• Instructions to follow: Copy out, verbatim, the part of the passage on Moscow's Intercession Monastery below that runs from "The Soviets disbanded" to "very popular saint.".

• Source extract:
Monastery information
- Order: Orthodox
- Established: 1635
- Diocese: Moscow

People
- Founder: Michael of Russia

Site
- Location: Moscow, Russia
- Coordinates: 55°44′18″N 37°40′15″E﻿ / ﻿55.738333°N 37.670833°E

= Intercession Monastery (Moscow) =

Russian Orthodox convent

Intercession (Pokrovsky) Monastery (Покровский монастырь) is a Russian Orthodox convent situated in Moscow, in the neighbourhood of Taganka. It was named after the Intercession of the Theotokos.

The monastery has been known since 1635 and long remained a poor monastic abode outside the city proper, neighbouring a large cemetery for commoners. It was a filial monastery of the Zaikonospassky Monastery between 1680 and 1731.

Much of the monastery is Neoclassical in design and dates from the early 19th century. The five-domed katholikon was erected in the mid-1850s to Mikhail Bykovsky's Byzantine Revival designs. It is dedicated to the Renewal of the Temple of the Resurrection in Jerusalem.

The Soviets disbanded the brethren and had some of the walls torn down. The monastery was revived in 1994 as a stauropegic nunnery. It derives much of its popularity and income from the relics of St. Matrona of Moscow, a very popular saint.

• Recorded data:
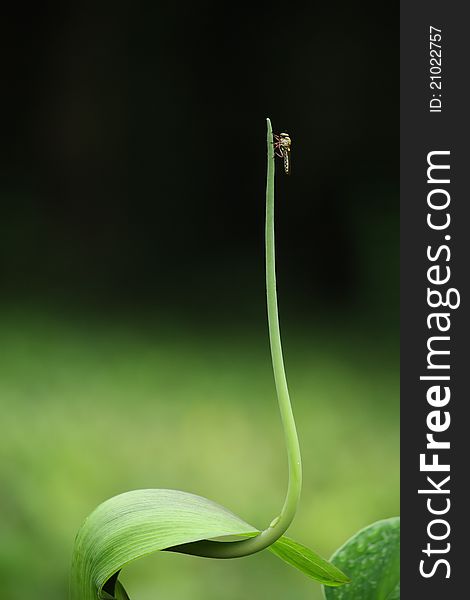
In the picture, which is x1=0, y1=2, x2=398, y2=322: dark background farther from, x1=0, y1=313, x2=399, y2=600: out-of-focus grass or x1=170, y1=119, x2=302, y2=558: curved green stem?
x1=170, y1=119, x2=302, y2=558: curved green stem

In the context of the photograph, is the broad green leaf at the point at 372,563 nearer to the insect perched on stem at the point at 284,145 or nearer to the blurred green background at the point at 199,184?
the insect perched on stem at the point at 284,145

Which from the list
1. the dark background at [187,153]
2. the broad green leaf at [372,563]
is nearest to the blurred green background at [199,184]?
the dark background at [187,153]

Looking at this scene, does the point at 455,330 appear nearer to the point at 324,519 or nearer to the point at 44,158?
the point at 324,519

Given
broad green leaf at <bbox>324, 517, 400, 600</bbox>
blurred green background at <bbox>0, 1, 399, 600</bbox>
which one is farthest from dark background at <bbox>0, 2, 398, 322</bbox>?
broad green leaf at <bbox>324, 517, 400, 600</bbox>

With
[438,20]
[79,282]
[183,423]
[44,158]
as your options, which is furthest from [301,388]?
[438,20]

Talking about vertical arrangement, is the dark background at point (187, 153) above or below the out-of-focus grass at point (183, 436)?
above
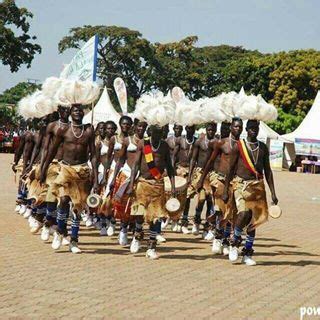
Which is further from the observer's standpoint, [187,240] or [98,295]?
[187,240]

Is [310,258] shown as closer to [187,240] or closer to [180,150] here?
[187,240]

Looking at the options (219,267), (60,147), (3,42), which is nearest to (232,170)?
(219,267)

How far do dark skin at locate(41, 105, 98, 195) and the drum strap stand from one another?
710 millimetres

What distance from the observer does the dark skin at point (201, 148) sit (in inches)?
483

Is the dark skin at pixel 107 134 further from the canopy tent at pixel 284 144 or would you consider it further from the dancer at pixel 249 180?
the canopy tent at pixel 284 144

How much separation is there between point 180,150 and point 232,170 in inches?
161

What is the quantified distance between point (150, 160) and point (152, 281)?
90.1 inches

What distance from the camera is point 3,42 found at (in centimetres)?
4881

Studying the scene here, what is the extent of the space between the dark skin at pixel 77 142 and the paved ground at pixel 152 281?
3.86ft

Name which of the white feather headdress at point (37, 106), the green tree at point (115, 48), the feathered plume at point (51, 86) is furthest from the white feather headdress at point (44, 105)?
the green tree at point (115, 48)

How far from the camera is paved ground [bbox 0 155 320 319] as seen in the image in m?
Result: 6.53

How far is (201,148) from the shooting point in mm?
12617

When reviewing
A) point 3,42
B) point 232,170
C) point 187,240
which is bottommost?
point 187,240

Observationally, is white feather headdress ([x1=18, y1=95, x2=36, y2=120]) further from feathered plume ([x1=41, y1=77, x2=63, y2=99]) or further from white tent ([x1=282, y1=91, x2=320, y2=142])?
white tent ([x1=282, y1=91, x2=320, y2=142])
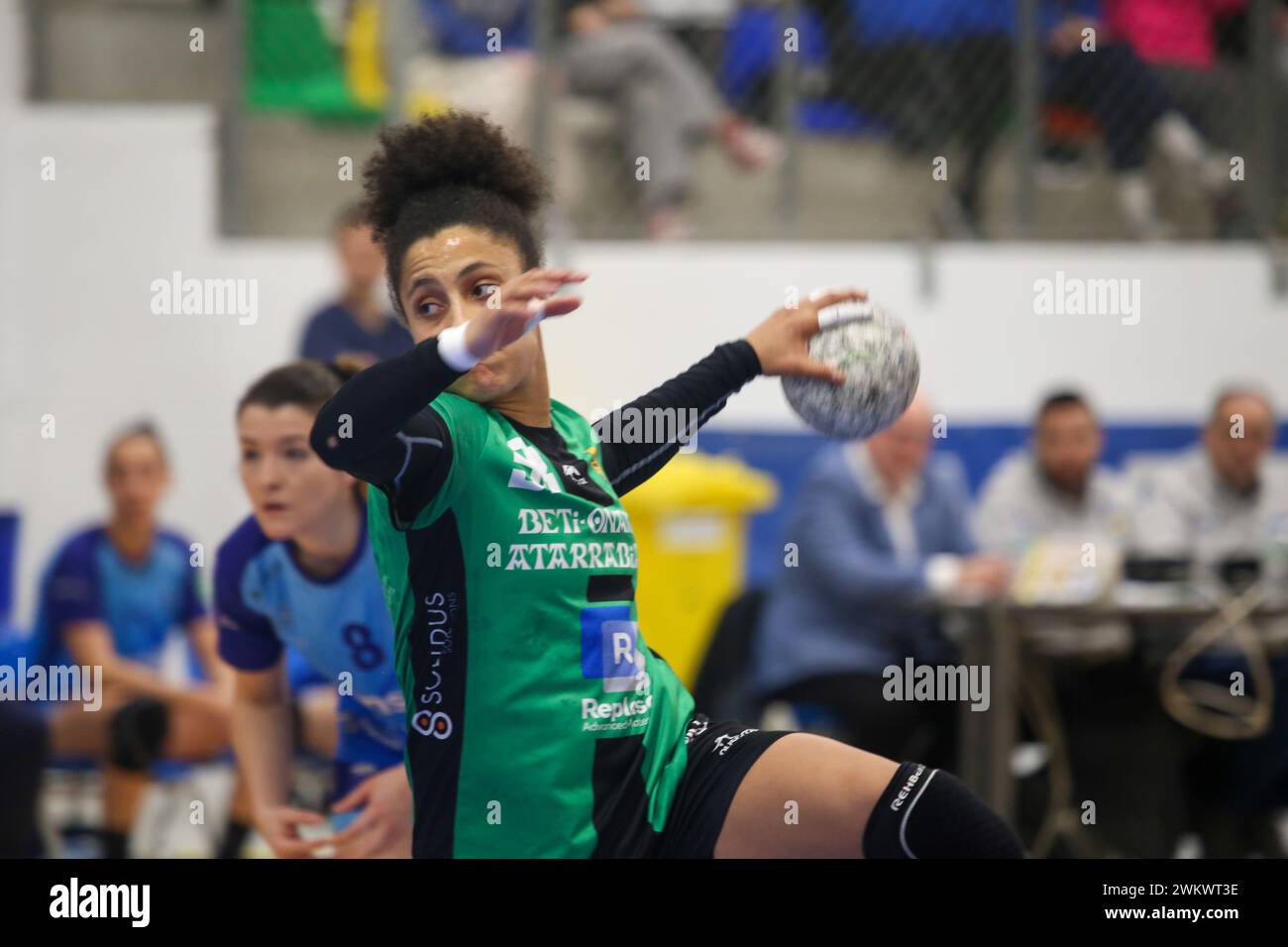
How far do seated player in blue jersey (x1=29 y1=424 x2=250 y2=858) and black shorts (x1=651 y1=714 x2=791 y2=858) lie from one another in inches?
126

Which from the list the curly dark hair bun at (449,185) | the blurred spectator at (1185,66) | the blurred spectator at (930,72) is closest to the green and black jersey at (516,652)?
the curly dark hair bun at (449,185)

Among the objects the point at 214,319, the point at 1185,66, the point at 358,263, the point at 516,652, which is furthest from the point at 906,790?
the point at 1185,66

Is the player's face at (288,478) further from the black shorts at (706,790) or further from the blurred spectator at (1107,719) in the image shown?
the blurred spectator at (1107,719)

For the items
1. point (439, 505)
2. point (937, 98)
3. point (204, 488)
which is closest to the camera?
point (439, 505)

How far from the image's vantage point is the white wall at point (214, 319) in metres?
7.38

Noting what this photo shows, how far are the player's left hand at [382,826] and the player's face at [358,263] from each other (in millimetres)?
3204

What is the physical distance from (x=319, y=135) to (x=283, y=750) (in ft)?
14.5

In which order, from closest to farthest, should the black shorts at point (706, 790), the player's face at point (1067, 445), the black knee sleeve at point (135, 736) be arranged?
the black shorts at point (706, 790)
the black knee sleeve at point (135, 736)
the player's face at point (1067, 445)

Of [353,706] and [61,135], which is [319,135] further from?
[353,706]

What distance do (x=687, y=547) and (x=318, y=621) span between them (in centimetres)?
333

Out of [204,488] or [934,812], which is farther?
[204,488]

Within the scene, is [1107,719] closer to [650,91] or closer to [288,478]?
[650,91]

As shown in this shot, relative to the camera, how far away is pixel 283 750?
390 centimetres
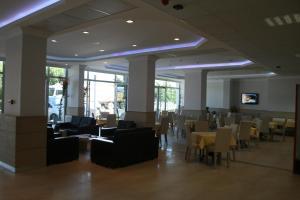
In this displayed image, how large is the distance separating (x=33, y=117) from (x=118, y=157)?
1980mm

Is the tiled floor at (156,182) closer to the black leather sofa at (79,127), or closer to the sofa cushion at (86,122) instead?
the black leather sofa at (79,127)

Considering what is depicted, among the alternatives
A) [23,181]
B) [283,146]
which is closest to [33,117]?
[23,181]

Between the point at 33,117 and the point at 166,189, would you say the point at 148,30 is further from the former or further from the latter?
the point at 166,189

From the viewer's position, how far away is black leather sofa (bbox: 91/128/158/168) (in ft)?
19.1

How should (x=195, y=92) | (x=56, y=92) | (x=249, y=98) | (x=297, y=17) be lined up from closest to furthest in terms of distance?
(x=297, y=17), (x=56, y=92), (x=195, y=92), (x=249, y=98)

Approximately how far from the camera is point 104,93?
14.2m

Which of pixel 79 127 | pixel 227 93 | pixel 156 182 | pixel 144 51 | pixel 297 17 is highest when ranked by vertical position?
pixel 144 51

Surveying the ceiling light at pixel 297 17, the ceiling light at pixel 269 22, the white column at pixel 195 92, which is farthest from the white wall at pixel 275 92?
the ceiling light at pixel 297 17

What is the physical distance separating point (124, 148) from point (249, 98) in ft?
40.7

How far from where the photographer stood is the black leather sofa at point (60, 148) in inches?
236

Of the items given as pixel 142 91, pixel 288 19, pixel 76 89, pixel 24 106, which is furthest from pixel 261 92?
pixel 24 106

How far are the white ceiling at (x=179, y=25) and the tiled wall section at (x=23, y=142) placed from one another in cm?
201

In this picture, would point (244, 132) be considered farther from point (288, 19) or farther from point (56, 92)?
point (56, 92)

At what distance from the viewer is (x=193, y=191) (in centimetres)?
457
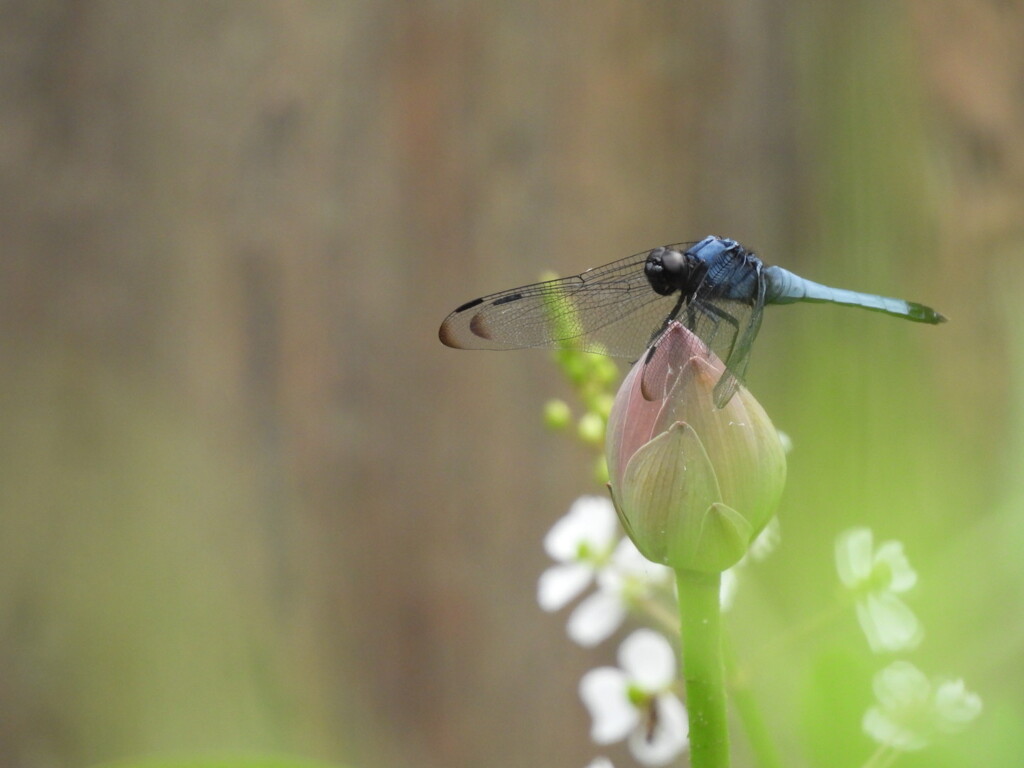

• Answer to this exercise:
The Soviets disbanded the brethren and had some of the walls torn down. The monastery was revived in 1994 as a stauropegic nunnery. It derives much of its popularity and income from the relics of St. Matrona of Moscow, a very popular saint.